**Short problem:**
Extract every line of the records below and reproduce each one verbatim, from the first line through the last.

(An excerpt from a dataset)
....

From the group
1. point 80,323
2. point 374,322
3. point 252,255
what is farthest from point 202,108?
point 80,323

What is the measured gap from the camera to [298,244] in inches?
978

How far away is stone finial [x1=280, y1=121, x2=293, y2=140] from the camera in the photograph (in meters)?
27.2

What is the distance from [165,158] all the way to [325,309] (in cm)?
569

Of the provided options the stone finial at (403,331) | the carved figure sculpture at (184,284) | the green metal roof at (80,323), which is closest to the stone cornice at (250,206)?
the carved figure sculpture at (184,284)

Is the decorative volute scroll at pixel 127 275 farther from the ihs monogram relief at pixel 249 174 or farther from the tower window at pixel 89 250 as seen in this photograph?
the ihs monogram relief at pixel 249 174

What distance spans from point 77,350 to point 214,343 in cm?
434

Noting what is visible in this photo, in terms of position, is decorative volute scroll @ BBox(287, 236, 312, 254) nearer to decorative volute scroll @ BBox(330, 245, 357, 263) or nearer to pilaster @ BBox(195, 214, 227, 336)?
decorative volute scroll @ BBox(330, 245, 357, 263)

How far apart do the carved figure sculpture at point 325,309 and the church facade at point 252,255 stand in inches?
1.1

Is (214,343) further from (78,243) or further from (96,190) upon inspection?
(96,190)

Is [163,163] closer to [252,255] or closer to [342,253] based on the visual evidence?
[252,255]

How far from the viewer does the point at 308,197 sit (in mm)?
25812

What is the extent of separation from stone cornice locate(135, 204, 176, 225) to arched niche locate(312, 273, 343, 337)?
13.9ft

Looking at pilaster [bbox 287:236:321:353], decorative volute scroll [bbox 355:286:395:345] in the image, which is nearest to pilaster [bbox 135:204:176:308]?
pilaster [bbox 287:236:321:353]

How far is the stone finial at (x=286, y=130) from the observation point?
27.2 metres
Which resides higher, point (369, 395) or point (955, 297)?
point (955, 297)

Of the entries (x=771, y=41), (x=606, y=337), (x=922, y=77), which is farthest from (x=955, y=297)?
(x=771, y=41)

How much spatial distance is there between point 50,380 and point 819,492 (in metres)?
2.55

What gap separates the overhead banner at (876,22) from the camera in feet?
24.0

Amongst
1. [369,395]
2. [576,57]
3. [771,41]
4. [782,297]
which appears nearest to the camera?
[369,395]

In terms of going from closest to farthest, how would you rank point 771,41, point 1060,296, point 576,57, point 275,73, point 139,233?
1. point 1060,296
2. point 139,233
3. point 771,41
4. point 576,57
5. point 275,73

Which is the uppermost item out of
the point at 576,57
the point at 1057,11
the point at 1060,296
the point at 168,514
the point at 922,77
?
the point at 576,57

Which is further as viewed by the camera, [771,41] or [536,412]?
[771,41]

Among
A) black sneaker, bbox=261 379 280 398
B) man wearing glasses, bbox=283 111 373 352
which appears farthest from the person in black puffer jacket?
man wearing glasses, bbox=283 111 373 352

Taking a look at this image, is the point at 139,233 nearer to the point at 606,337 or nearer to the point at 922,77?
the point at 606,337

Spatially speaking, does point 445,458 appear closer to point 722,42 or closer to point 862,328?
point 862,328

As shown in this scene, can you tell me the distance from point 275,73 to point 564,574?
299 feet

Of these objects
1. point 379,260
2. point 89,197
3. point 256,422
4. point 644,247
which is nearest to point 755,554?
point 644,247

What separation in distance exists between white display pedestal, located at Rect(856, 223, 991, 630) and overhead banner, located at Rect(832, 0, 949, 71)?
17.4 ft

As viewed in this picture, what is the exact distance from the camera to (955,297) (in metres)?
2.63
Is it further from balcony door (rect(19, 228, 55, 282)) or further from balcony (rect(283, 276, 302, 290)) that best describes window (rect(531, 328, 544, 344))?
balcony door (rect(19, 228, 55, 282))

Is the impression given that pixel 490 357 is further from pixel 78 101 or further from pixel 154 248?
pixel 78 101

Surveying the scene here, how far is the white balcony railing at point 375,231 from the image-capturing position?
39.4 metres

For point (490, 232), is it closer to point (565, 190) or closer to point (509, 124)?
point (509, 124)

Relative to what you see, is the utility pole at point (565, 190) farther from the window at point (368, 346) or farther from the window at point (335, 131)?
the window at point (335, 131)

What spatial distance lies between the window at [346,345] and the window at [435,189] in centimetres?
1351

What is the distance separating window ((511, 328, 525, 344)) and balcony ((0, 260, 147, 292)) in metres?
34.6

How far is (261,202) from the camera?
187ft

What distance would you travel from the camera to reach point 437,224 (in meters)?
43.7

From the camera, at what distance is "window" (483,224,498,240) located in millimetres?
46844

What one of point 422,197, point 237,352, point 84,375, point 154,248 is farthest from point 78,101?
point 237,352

....

**Task answer:**
From the group
1. point 80,323
2. point 374,322
3. point 252,255
what is farthest from point 202,108?
point 80,323

What is the measured gap from the camera to [298,244] in inches?
978

How far away is stone finial [x1=280, y1=121, x2=293, y2=140] from the camera in the photograph (in meters)?
27.2

What is the distance from [165,158] all the way to [325,309] (in cm)?
569

Of the provided options the stone finial at (403,331) | the carved figure sculpture at (184,284) | the green metal roof at (80,323), which is closest to the stone cornice at (250,206)?
the carved figure sculpture at (184,284)

Is the decorative volute scroll at pixel 127 275 farther from the ihs monogram relief at pixel 249 174 or farther from the tower window at pixel 89 250 as seen in this photograph?
the ihs monogram relief at pixel 249 174

What distance spans from point 77,350 to point 214,343 in cm?
434

Noting what is visible in this photo, in terms of position, is decorative volute scroll @ BBox(287, 236, 312, 254) nearer to decorative volute scroll @ BBox(330, 245, 357, 263) or nearer to pilaster @ BBox(195, 214, 227, 336)?
decorative volute scroll @ BBox(330, 245, 357, 263)

How far apart do the carved figure sculpture at point 325,309 and the church facade at point 252,255 stand in inches?
1.1

Is (214,343) further from (78,243) or further from (96,190) upon inspection?
(96,190)

Is [163,163] closer to [252,255] or closer to [342,253] based on the visual evidence?
[252,255]

How far from the viewer does the point at 308,197 sit (in mm)?
25812

What is the extent of separation from stone cornice locate(135, 204, 176, 225) to arched niche locate(312, 273, 343, 337)?
13.9ft

Looking at pilaster [bbox 287:236:321:353], decorative volute scroll [bbox 355:286:395:345] in the image, which is nearest to pilaster [bbox 135:204:176:308]?
pilaster [bbox 287:236:321:353]

How far is the stone finial at (x=286, y=130) from the observation point?
27.2 metres
Which resides higher, point (369, 395) or point (955, 297)?
point (955, 297)

Of the entries (x=771, y=41), (x=606, y=337), (x=922, y=77), which is farthest from (x=955, y=297)?
(x=771, y=41)

How much spatial distance is there between point 50,380 and point 819,492 (in metres)?
2.55

What gap separates the overhead banner at (876,22) from the camera in feet?
24.0

Amongst
1. [369,395]
2. [576,57]
3. [771,41]
4. [782,297]
which appears nearest to the camera?
[369,395]

In terms of going from closest to farthest, how would you rank point 771,41, point 1060,296, point 576,57, point 275,73, point 139,233?
1. point 1060,296
2. point 139,233
3. point 771,41
4. point 576,57
5. point 275,73

Which is the uppermost item out of
the point at 576,57
the point at 1057,11
the point at 1060,296
the point at 168,514
the point at 922,77
?
the point at 576,57

Which is further as viewed by the camera, [771,41] or [536,412]?
[771,41]

Among
A) black sneaker, bbox=261 379 280 398
B) man wearing glasses, bbox=283 111 373 352
which appears farthest from the person in black puffer jacket?
man wearing glasses, bbox=283 111 373 352

Taking a look at this image, is the point at 139,233 nearer to the point at 606,337 or nearer to the point at 922,77?
the point at 606,337

Spatially speaking, does point 445,458 appear closer to point 722,42 or closer to point 862,328?
point 862,328

As shown in this scene, can you tell me the distance from point 275,73 to point 564,574?
299 feet

Of these objects
1. point 379,260
2. point 89,197
3. point 256,422
4. point 644,247
which is nearest to point 755,554?
point 644,247

What separation in distance exists between white display pedestal, located at Rect(856, 223, 991, 630) and overhead banner, located at Rect(832, 0, 949, 71)?
17.4 ft

As viewed in this picture, what is the exact distance from the camera to (955,297) (in metres)?
2.63
Is it further from balcony door (rect(19, 228, 55, 282)) or further from balcony (rect(283, 276, 302, 290)) that best describes window (rect(531, 328, 544, 344))?
balcony door (rect(19, 228, 55, 282))

Is the impression given that pixel 490 357 is further from pixel 78 101 or further from pixel 154 248?
pixel 78 101

Surveying the scene here, how far is the white balcony railing at point 375,231 from the image-capturing position?
39.4 metres

For point (490, 232), is it closer to point (565, 190) or closer to point (509, 124)?
point (509, 124)

Relative to what you see, is the utility pole at point (565, 190) farther from the window at point (368, 346) or farther from the window at point (335, 131)?
the window at point (335, 131)

What spatial distance lies between the window at [346,345] and the window at [435,189] in centimetres?
1351

What is the distance separating window ((511, 328, 525, 344)) and balcony ((0, 260, 147, 292)) in metres?
34.6

How far is (261,202) from the camera?
187ft

What distance would you travel from the camera to reach point 437,224 (in meters)?
43.7

From the camera, at what distance is "window" (483,224,498,240) located in millimetres?
46844

What one of point 422,197, point 237,352, point 84,375, point 154,248 is farthest from point 78,101?
point 237,352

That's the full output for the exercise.